**Given request 1:** In the excerpt on deploying a model to Lambda, what do Scikit-Learn and its dependencies exceed?
============================================================
Scikit-Learn and its dependencies exceed the 250MB ZIP archive limit for Lambda. Docker containers solve this problem.

We'll set up the Lambda function using UV for dependency management, which provides a modern and efficient way to handle Python packages.

### Loading the Model and Lambda Function Script

In [None]:
import os
os.makedirs('lambda-sklearn', exist_ok=True)  # Create directory if it doesn't exist

In [None]:
%%writefile lambda-sklearn/lambda_function.py
import pickle

with open('model.bin', 'rb') as f_in:
    pipeline = pickle.load(f_in)

def predict_single(customer):
    result = pipeline.predict_proba(customer)[0, 1]
    return float(result)

def lambda_handler(event, context):
    customer = event['customer']
    prediction = predict_single(customer)
============================================================
**Given request 2:** Locate each line in the listing below that contains the word "vintage", and copy those lines out.
============================================================
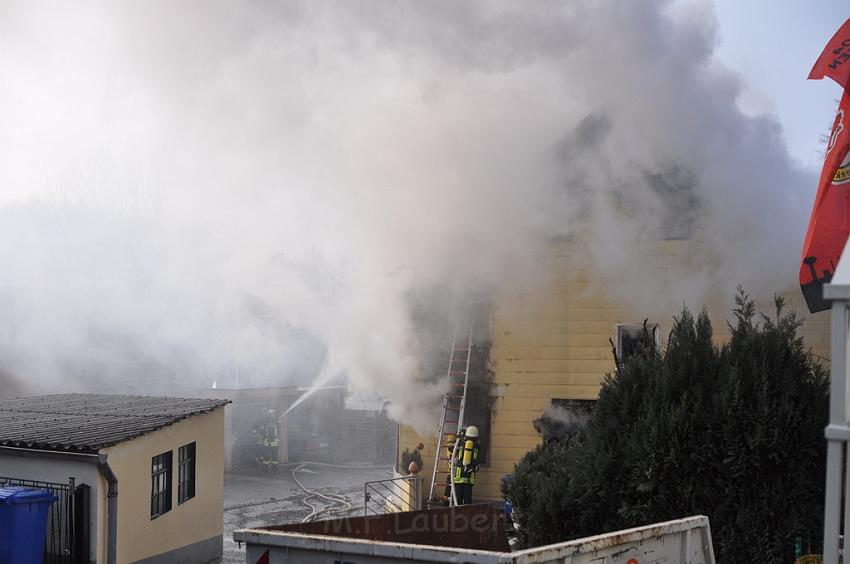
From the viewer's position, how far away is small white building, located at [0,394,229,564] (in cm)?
958

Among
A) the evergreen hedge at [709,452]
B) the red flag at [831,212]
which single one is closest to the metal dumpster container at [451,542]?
the evergreen hedge at [709,452]

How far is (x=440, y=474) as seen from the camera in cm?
1374

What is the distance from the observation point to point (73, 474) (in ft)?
31.3

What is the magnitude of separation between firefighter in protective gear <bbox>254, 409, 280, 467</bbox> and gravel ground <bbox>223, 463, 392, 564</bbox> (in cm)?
59

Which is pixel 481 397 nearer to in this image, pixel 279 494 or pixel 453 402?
pixel 453 402

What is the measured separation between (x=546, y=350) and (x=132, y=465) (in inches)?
256

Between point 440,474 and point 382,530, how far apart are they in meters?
7.75

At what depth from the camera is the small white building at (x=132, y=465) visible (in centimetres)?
958

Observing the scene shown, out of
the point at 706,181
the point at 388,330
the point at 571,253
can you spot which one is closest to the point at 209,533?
the point at 388,330

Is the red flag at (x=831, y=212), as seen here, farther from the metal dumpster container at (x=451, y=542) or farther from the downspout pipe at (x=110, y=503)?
the downspout pipe at (x=110, y=503)

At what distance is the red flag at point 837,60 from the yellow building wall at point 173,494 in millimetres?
8612

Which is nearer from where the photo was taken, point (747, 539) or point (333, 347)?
point (747, 539)

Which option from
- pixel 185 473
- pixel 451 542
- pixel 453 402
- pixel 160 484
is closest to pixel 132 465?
pixel 160 484

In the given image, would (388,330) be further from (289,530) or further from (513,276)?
(289,530)
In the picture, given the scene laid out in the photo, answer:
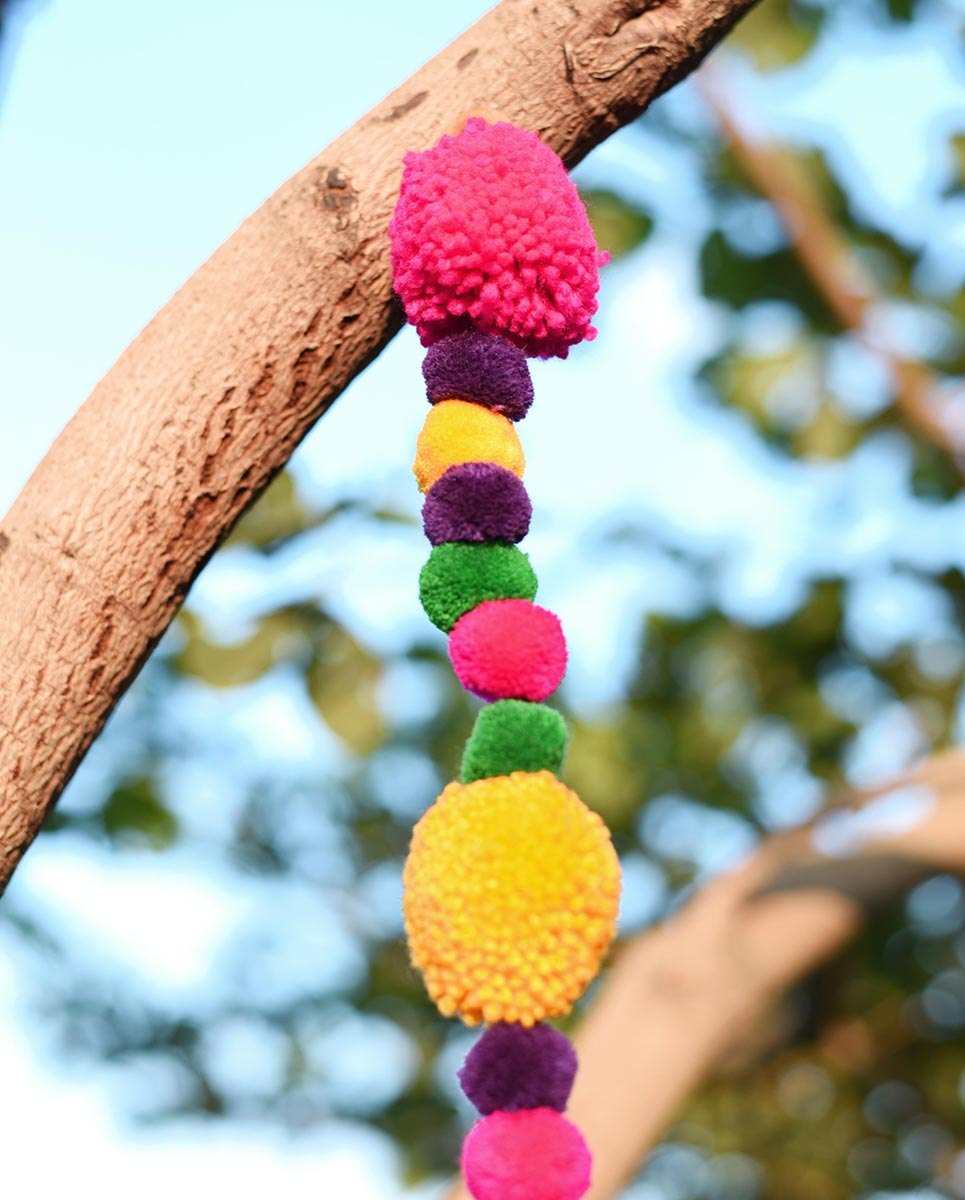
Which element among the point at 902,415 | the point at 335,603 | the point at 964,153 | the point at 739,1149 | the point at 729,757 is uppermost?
the point at 964,153

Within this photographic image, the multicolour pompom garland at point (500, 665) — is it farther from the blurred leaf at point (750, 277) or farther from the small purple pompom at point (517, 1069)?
the blurred leaf at point (750, 277)

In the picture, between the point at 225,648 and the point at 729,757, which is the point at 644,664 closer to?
the point at 729,757

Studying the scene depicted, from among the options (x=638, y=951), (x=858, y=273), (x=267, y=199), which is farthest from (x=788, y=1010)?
(x=267, y=199)

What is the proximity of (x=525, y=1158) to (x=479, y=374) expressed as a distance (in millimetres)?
425

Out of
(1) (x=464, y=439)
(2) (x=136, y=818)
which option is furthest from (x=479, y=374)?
(2) (x=136, y=818)

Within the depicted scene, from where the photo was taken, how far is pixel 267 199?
93 centimetres

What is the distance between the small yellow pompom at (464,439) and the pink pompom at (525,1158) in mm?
354

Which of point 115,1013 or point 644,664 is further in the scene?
point 115,1013

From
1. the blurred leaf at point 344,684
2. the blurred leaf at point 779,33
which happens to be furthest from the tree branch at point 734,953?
the blurred leaf at point 779,33

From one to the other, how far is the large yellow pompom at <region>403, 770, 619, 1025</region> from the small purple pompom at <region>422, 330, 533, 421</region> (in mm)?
232

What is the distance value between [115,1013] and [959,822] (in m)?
2.15

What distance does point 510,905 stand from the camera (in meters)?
0.72

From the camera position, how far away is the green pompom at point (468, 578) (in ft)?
2.61

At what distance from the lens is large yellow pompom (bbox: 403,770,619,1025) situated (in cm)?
72
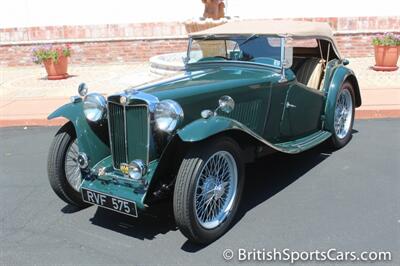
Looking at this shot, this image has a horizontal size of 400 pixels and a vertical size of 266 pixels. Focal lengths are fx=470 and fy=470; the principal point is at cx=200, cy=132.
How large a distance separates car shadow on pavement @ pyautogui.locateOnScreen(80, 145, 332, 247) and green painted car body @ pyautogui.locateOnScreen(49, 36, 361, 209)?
0.35 metres

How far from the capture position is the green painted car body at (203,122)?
133 inches

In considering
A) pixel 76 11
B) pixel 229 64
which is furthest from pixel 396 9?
pixel 229 64

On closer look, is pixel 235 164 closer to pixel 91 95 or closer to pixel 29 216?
pixel 91 95

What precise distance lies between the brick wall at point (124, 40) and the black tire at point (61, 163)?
366 inches

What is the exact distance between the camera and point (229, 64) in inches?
179

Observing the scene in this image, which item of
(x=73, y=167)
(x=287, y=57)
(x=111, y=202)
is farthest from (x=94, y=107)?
(x=287, y=57)

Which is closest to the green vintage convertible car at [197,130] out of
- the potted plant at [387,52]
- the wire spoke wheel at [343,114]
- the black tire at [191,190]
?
the black tire at [191,190]

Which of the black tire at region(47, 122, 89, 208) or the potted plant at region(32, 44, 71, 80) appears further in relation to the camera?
the potted plant at region(32, 44, 71, 80)

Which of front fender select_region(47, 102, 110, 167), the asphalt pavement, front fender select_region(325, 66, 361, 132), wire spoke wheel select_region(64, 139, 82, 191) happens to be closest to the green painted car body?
front fender select_region(47, 102, 110, 167)

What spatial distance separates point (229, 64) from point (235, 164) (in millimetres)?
1326

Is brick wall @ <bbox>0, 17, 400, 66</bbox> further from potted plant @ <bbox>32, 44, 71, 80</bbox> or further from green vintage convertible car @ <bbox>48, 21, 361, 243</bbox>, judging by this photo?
green vintage convertible car @ <bbox>48, 21, 361, 243</bbox>

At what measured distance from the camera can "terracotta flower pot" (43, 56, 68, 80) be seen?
1078 cm

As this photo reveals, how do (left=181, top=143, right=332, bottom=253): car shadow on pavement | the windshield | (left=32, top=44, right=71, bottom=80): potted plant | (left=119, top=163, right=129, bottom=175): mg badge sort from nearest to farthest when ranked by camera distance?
(left=119, top=163, right=129, bottom=175): mg badge
(left=181, top=143, right=332, bottom=253): car shadow on pavement
the windshield
(left=32, top=44, right=71, bottom=80): potted plant

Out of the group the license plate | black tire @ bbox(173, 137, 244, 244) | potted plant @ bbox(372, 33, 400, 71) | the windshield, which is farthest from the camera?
potted plant @ bbox(372, 33, 400, 71)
============================================================
**Problem solution 1:** The 250MB ZIP archive limit for Lambda.

**Problem solution 2:**
Which is closest to the green vintage convertible car at [197,130] out of
Is brick wall @ <bbox>0, 17, 400, 66</bbox> further from potted plant @ <bbox>32, 44, 71, 80</bbox> or further from green vintage convertible car @ <bbox>48, 21, 361, 243</bbox>, judging by this photo?
green vintage convertible car @ <bbox>48, 21, 361, 243</bbox>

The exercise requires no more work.